■ Exercise prompt ■
Select every line in the entries below that contains the string "epoch". Letter case must match.

■ Raw data ■
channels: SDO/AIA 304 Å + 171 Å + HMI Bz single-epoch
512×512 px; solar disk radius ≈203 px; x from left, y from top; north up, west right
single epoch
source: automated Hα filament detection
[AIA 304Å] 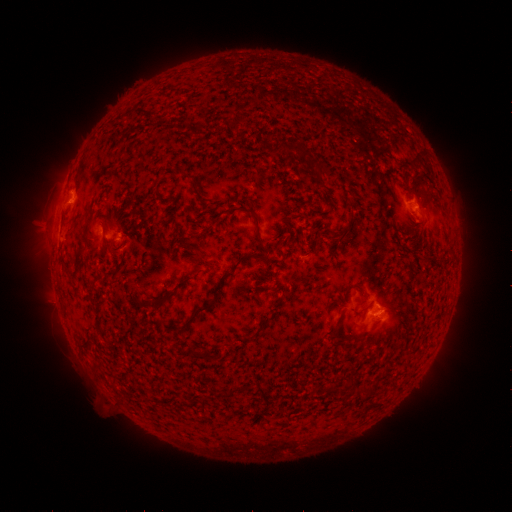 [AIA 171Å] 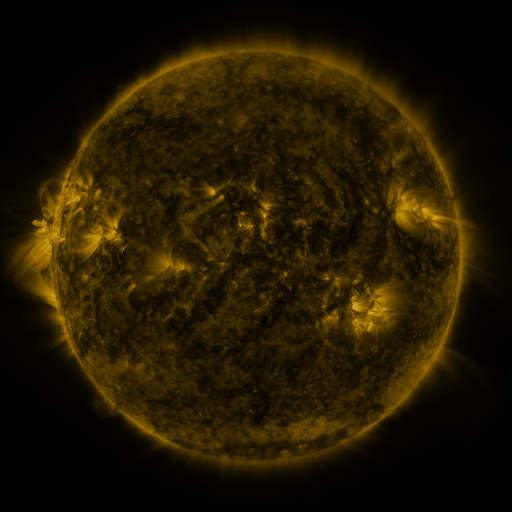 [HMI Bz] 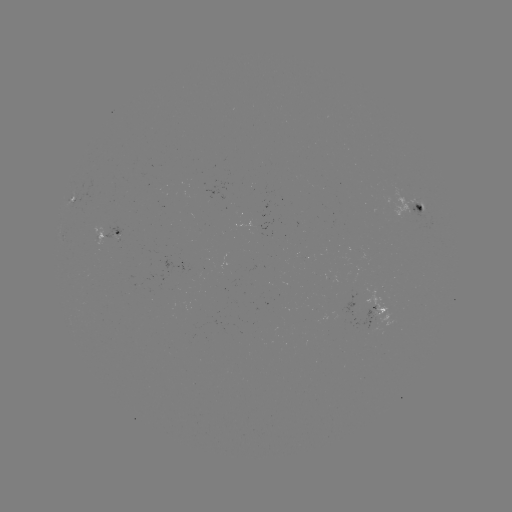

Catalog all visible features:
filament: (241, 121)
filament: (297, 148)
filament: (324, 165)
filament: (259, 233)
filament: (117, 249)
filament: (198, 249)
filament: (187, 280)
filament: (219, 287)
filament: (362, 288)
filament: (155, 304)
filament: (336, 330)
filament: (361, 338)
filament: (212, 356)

■ Reply to the exercise ■
channels: SDO/AIA 304 Å + 171 Å + HMI Bz single-epoch
single epoch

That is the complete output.